Winterkorn also underscored the future viability of Wolfsburg and the other German plants. Domestic sites accounted for over half of the investments in property, plant and equipment for the next five years. He added that work on converting production in Wolfsburg to the modular transverse toolkit (MQB) was in full swing. From the press shop to the body shop and the assembly lines, tools, processes and people were gearing up for the future of automobile construction. "Going forward, all Group vehicles in the Polo, Golf and Passat segments will be based on the MQB. That is more than 40 models and 3.5 million units per year," Winterkorn commented. He said even greater attention must be devoted in future to uncompromising quality, adding that the team in Wolfsburg acted as a role model in this context.
The Chairman of the Group Works Council, Bernd Osterloh, emphasized: "Very many of our colleagues have been working flat out for months now to makes sure the MQB roll-out goes smoothly. And this pace will catch up with the entire team after Christmas. It’s full speed ahead until the launch of the MQB." The Works Council Chairman proposed a big party for employees at the Wolfsburg plant to celebrate the successful start. The last such party took place in 2007 when the 25 millionth Golf left the assembly line.
Winterkorn said that 2011 had been a very good year overall. 6.8 million vehicles had been delivered from January to October, just under 14 percent more than during the comparable prior-year period.

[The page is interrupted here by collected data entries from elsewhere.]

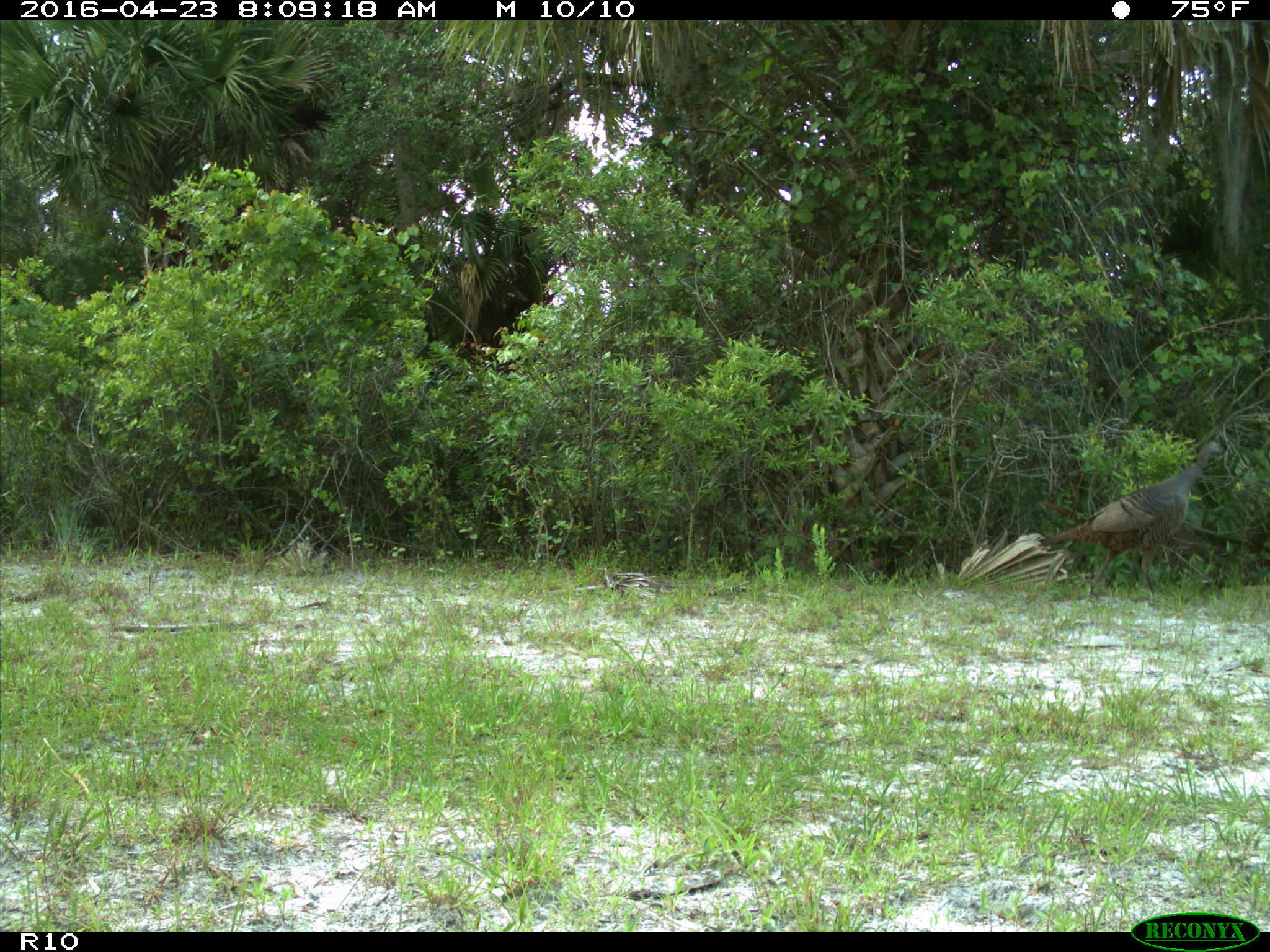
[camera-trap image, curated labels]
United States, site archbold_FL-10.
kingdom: Animalia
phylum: Chordata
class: Aves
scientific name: Aves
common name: birds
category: unidentified bird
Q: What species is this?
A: Unidentified bird (birds) (Aves).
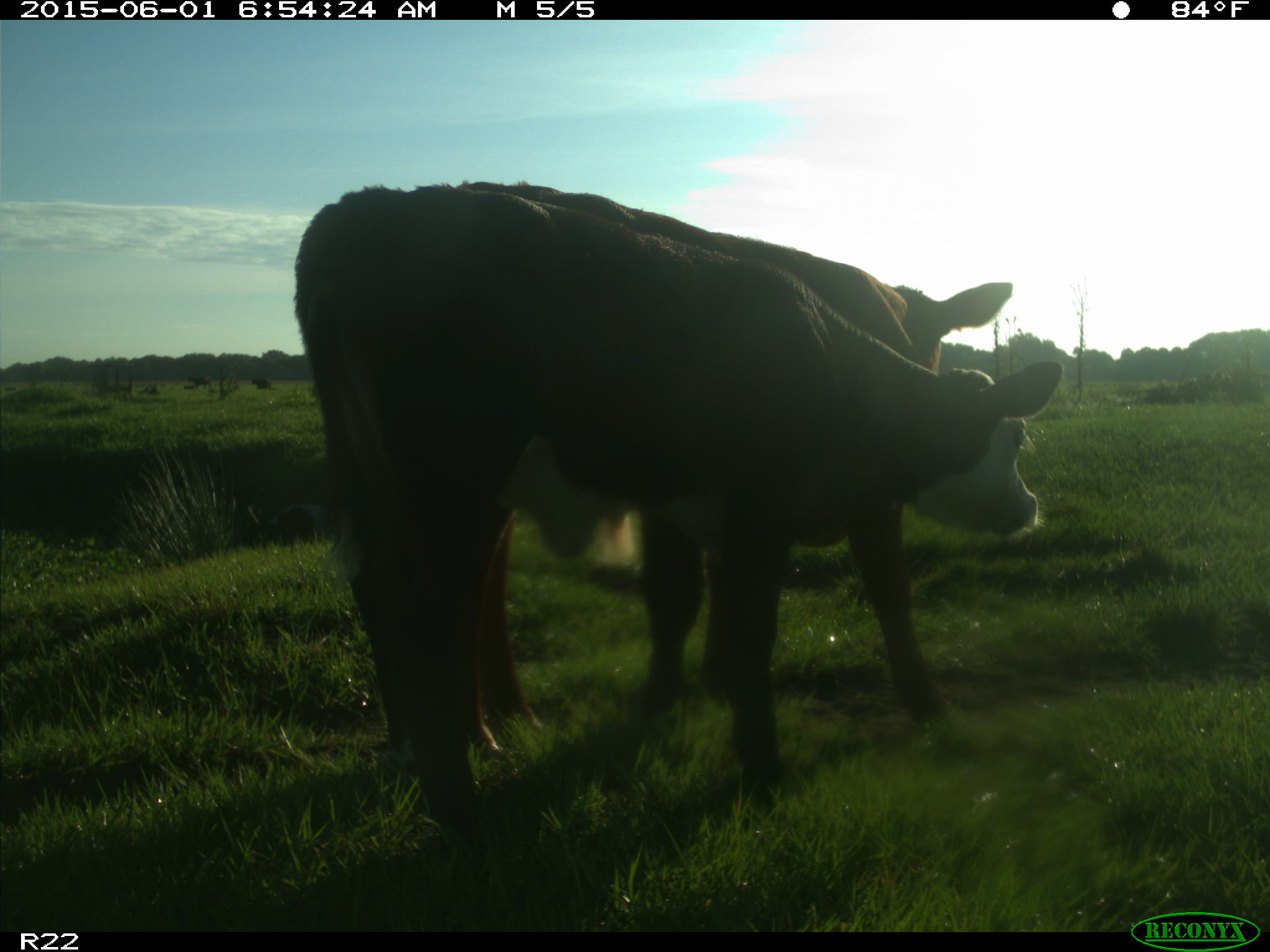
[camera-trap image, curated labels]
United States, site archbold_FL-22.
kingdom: Animalia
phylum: Chordata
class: Mammalia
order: Artiodactyla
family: Bovidae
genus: Bos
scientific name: Bos taurus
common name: domestic cow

November had also been a "very respectable month". He added that the Group would be delivering over 8 million vehicles for the full year.

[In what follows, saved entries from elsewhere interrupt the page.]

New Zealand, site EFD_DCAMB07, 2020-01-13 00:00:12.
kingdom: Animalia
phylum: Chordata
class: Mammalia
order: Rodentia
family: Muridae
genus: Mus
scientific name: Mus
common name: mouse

“As the Middle East regional sales office for Volkswagen we have been able to operate very successfully in 2011 with the help and support of the Wolfsburg team,” commented Stefan Mecha, Managing Director Volkswagen Middle East. “For Volkswagen Middle East, 2011 has been a year of transition and has seen a growth of 21 percent in sales January to November, compared to 2010. We could not have achieved our targets without the support of our 12 partner dealers across the region and the Volkswagen Middle East team. 2012 is set to be an exciting year for Volkswagen Middle East with a number of new models joining our portfolio including the highlight models Passat and Polo Sedan, as well as the new Scirocco R, CC and Golf,” concluded Mecha.